O retorno ao imóvel rural é um pouco mais complicado, embora a dinâmica seja a mesma. Chega-se na prefeitura, reconhece-se a utilização rural – em geral, de pequenas hortas. A seguir se vai ao Incra.

Qual a importância disso? Tributo. ITR e IPTU. Até três anos atrás, no cartório, havia um imóvel urbano dentro da cidade, a 600 metros do marco zero da cidade, que era rural. Dois meses atrás a pessoa que transformou o imóvel rural em urbano pensando em lotear desistiu. A expectativa do mercado não é boa e, para pagar menos imposto, quer o regresso ao imóvel rural. Então, é possível essa transformação sim.

Cadastro de pessoas estrangeiras

O embasamento legal é o art. 10 da Lei nº 5.709/1971. A lei dispõe que tem que haver um livro auxiliar de registro de estrangeiros do qual constará: a) documento de identidade das partes contratantes e atos de constituição se pessoa jurídica;

b) memorial descritivo do imóvel, com área, características, limites e confrontações; e, c) transcrição do órgão competente, quando for o caso.

Basicamente, esse livro é uma duplicação da matrícula.
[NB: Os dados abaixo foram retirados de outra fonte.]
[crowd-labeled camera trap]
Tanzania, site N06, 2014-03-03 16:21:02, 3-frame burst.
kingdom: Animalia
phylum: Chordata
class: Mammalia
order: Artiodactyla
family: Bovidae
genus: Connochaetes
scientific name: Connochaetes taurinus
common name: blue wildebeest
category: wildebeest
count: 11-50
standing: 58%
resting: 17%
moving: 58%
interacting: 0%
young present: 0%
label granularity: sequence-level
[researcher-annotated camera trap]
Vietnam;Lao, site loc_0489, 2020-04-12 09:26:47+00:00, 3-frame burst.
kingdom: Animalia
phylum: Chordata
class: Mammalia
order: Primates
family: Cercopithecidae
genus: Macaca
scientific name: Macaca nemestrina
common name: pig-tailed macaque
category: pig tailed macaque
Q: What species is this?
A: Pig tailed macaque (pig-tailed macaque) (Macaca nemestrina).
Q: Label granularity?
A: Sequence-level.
A única diferença é a inclusão do item c). A autorização, se houver, e o resto é tudo igual.

Tudo? Nem tanto. No Livro 2 eu faço remissão de que aquele registro, por envolver estrangeiro, foi objeto de registro no Livro de Estrangeiros. E vice-versa. No Livro de Estrangeiros eu anoto que aquele imóvel já tem registro no Livro 2, sob a matrícula tal. Vendido o imóvel, averba-se no Livro de Estrangeiros que foi vendido por um brasileiro. E se for vendido para outro estrangeiro? A lei não fala nada. Eu já tive esse caso e entendi que era simples averbação. O imóvel é o mesmo, passou de um português para outro português. Então, não tem problema nenhum.

Conclusão

O papel do Registro de Imóveis na tutela da propriedade imobiliária rural: uma visão à luz do princípio fundamental da dignidade da pessoa humana.

Então, a proposta que eu tenho é essa. Uma visão diferente do Registro de Imóveis. Aquele escopo da Comissão do Pensamento Registral. Podemos ser melhores? Podemos. E essa é minha mensagem final.